Statue in the U.S. Capitol

Roger Sherman is an 1872 marble sculpture of American Founding Father Roger Sherman by Chauncey Ives, installed in the United States Capitol, in Washington, D.C., as part of the National Statuary Hall Collection. It is one of two statues donated by the state of Connecticut. The sculpture was unveiled by Senator Orris Sanford Ferry of Connecticut on March 8, 1872.
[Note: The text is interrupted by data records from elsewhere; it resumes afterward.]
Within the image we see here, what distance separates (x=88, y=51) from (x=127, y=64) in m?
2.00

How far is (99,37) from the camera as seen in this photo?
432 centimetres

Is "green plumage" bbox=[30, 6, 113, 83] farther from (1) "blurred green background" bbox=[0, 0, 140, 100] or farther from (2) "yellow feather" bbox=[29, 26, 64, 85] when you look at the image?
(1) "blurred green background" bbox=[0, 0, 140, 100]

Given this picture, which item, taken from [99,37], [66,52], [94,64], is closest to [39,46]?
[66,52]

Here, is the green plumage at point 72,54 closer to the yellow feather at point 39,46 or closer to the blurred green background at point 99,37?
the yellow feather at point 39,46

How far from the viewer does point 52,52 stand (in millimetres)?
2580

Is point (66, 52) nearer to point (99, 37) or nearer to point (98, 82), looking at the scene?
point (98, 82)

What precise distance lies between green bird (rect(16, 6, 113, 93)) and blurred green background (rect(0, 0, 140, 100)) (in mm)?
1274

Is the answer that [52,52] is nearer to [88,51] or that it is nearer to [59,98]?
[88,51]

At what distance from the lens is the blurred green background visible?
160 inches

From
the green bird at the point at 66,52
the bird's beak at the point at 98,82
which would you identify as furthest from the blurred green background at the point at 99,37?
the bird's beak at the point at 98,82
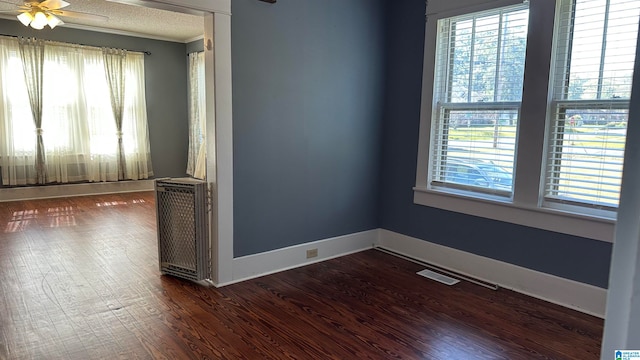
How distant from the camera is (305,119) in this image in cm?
369

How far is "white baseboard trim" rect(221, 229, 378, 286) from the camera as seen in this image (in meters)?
3.44

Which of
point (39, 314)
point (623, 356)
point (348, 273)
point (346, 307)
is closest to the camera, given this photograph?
point (623, 356)

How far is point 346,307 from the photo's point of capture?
9.75 feet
The statue is one of two that Ives placed in the collection, the other being Jonathan Trumbull, also representing Ives's native state of Connecticut.

== Reception ==
The sculptor and critic Lorado Taft, in his book The History of American Sculpture, is not kind to either Ives or his creations, writing that"Connecticut, with misplaced loyalty to an aspiring son, gave him the commission for the two figures which represent the state in the National Hall of Statuary. The result may be seen in the two marble images labelled 'Trumbull' and "'Sherman' which were introduced into that very promiscuous gathering in 1872. Description of these curious works would be unprofitable. They fit in nicely with the majority of their companions, but of all the dead men there they seem the most conscious of being dead." The art historian E. Wayne Craven, in the next survey of American sculpture, Sculpture in America, adds that both statues were "represented in colonial attire, and were accordingly turned into costume pieces by the sculptor, who was better at rendering ruffles and buttons than at modeling the male figure."